This Hallowed Ground - Bruce Catton [89]
The result of all of this was that McDowell never did make his move down to help McClellan, and by the middle of June the Army of the Potomac was still waiting, part of it on one side of the Chickahominy and part of it on the other, in a position that fairly invited attack. And the Confederates in front of Richmond were now under General Lee, to whom nobody ever had to extend such an invitation more than once.
4. Delusion and Defeat
The real trouble was away down inside somewhere. McClellan had his problems, to be sure. His government had interfered with his plans, it had promised troops that were not sent, and it had all but openly accused him of wanting to lose the war — or at least of not wholeheartedly wanting to win it. But the tragedy that was about to unfold in the steaming swamps and pine flats around Richmond came mostly from within the man. At bottom, it was the tragedy of a man who could not quite measure up.
McClellan had nearly all of the gifts: youth, energy, charm, intelligence, sound professional training. But the fates who gave him these gifts left out the one that a general must have before all others — the hard, instinctive fondness for fighting. Robert E. Lee was one of the most pugnacious soldiers in American history, and McClellan himself did not like to fight. He could not impose his will on the man who stood opposite him. He was leading an offensive thrust that had taken him to the suburbs of the southern capital, yet it was just a question of time before the initiative would be taken away from him.
By the end of the third week in June, McClellan had an effective strength, present for duty in front of Richmond, of approximately one hundred and five thousand men. They were arrayed in secure fieldworks, safe from any direct counterthrust, and although the humid lowland heat was so oppressive that many men had fallen ill and the air was hideous with the odor of bodies still unburied from the Fair Oaks-Seven Pines battles, morale was high. The men understood McClellan’s plan and believed in it: to advance by slow stages, fortifying each gain, wheeling the heavy siege guns forward until finally they could blast the Confederate works out of the way and go on into Richmond.
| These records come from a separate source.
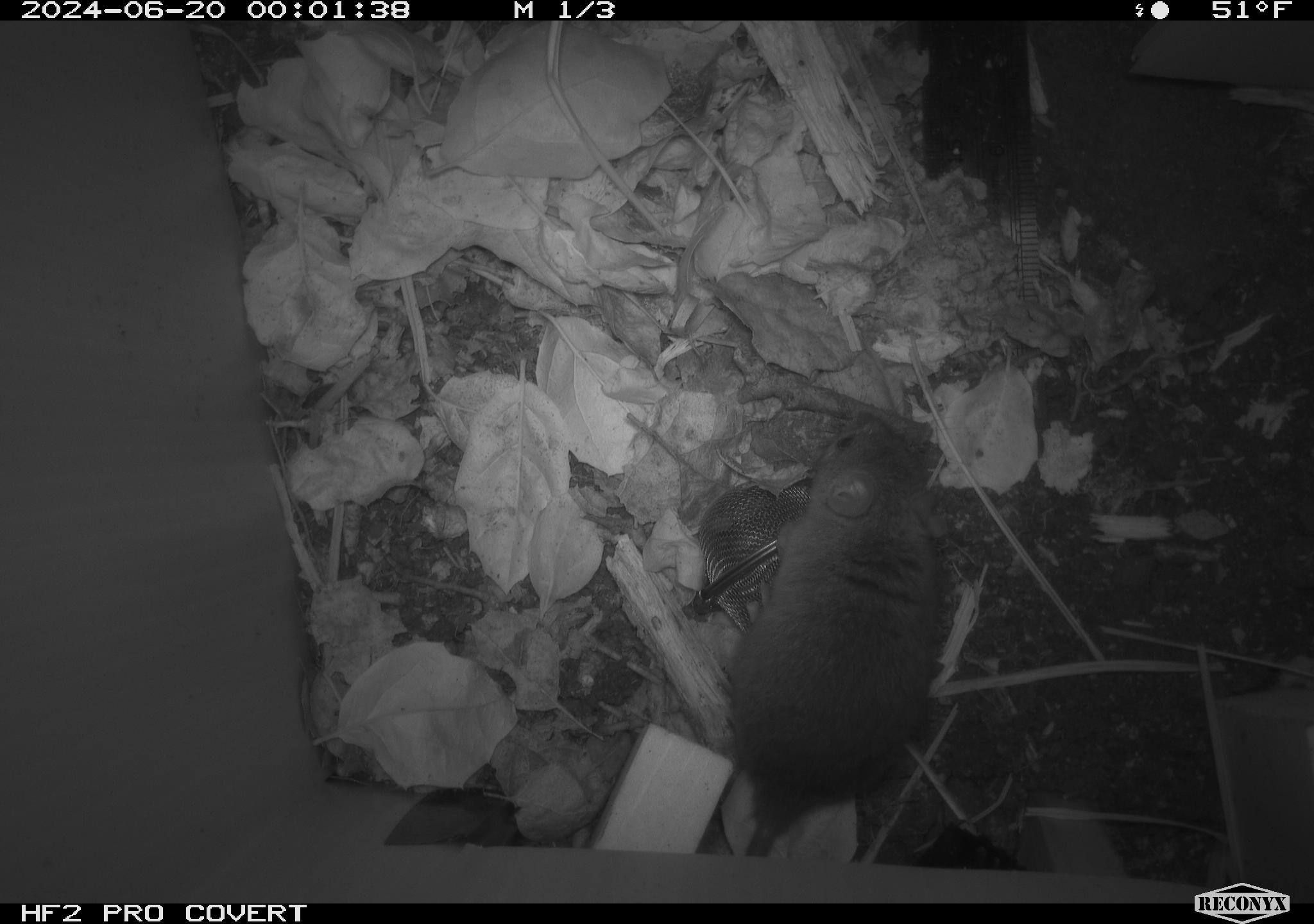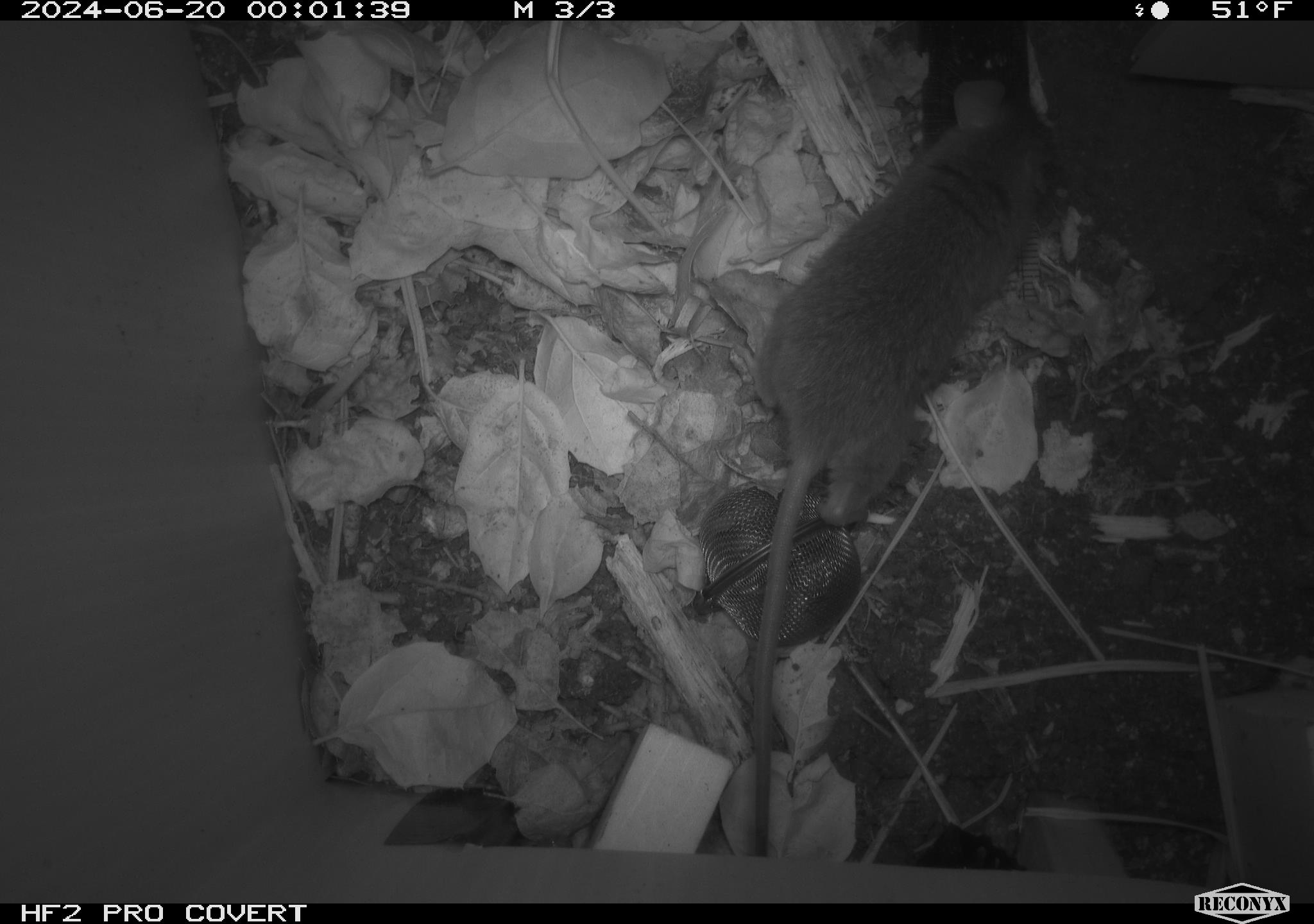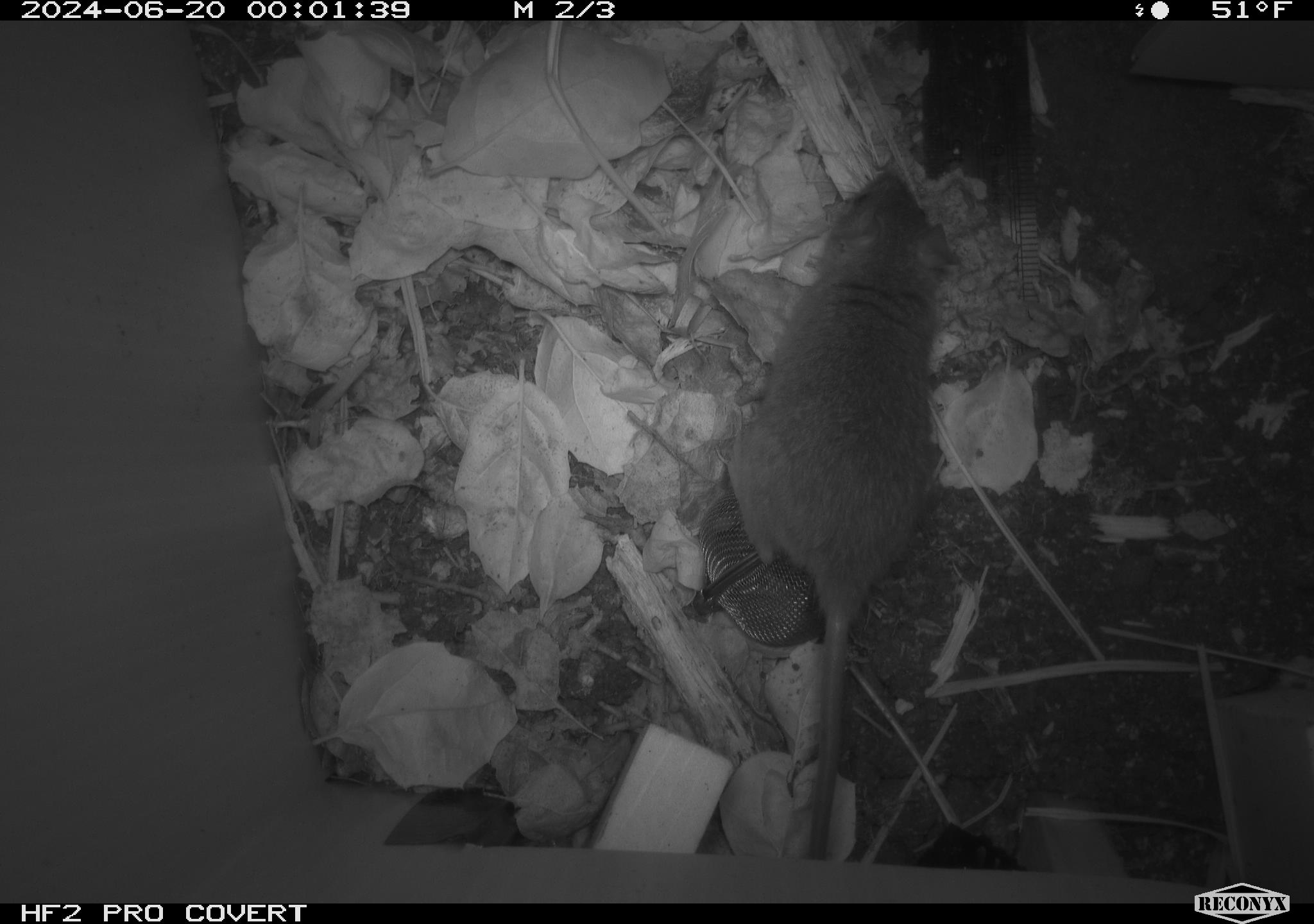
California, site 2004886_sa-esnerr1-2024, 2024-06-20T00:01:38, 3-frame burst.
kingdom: Animalia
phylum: Chordata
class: Mammalia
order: Rodentia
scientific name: Rodentia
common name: rodent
Lee understood this plan, too, and on the surface it did not appear that there was much he could do to stop it. When he had scraped together the last possible reinforcements (including Jackson’s men, who finally slipped down from the valley to join him) he had perhaps eighty thousand men. During most of June his total was far short of that, and it could never go any higher. His defensive works were not nearly as powerful as they were to become two years later. If he was to drive McClellan away he would have to work something like a military miracle.
McClellan’s own hopes were high. During the first three weeks of June his dispatches to the War Department and his letters to his wife (as revealing a set of documents as any general ever wrote) were full of promises. He was always going to make his big move in just two or three more days — as soon as the rains stopped, as soon as so-and-so’s division joined him, as soon as this or that or the other thing was all ready. The two or three days would pass, the rains would stop, the other things would work out right, but nothing would happen. Never could he bring himself to the point of action.1
He believed that he was horribly outnumbered. He had always believed it — even in the fall of 1861, when Johnston waited in his works at Manassas with no more than half of McClellan’s strength. He had believed it on the peninsula in April, when Johnston was writing scornfully that “no one but McClellan would have hesitated to attack.” He believed it now. Lee, he was convinced, had between one hundred and fifty thousand and two hundred thousand men, possibly more.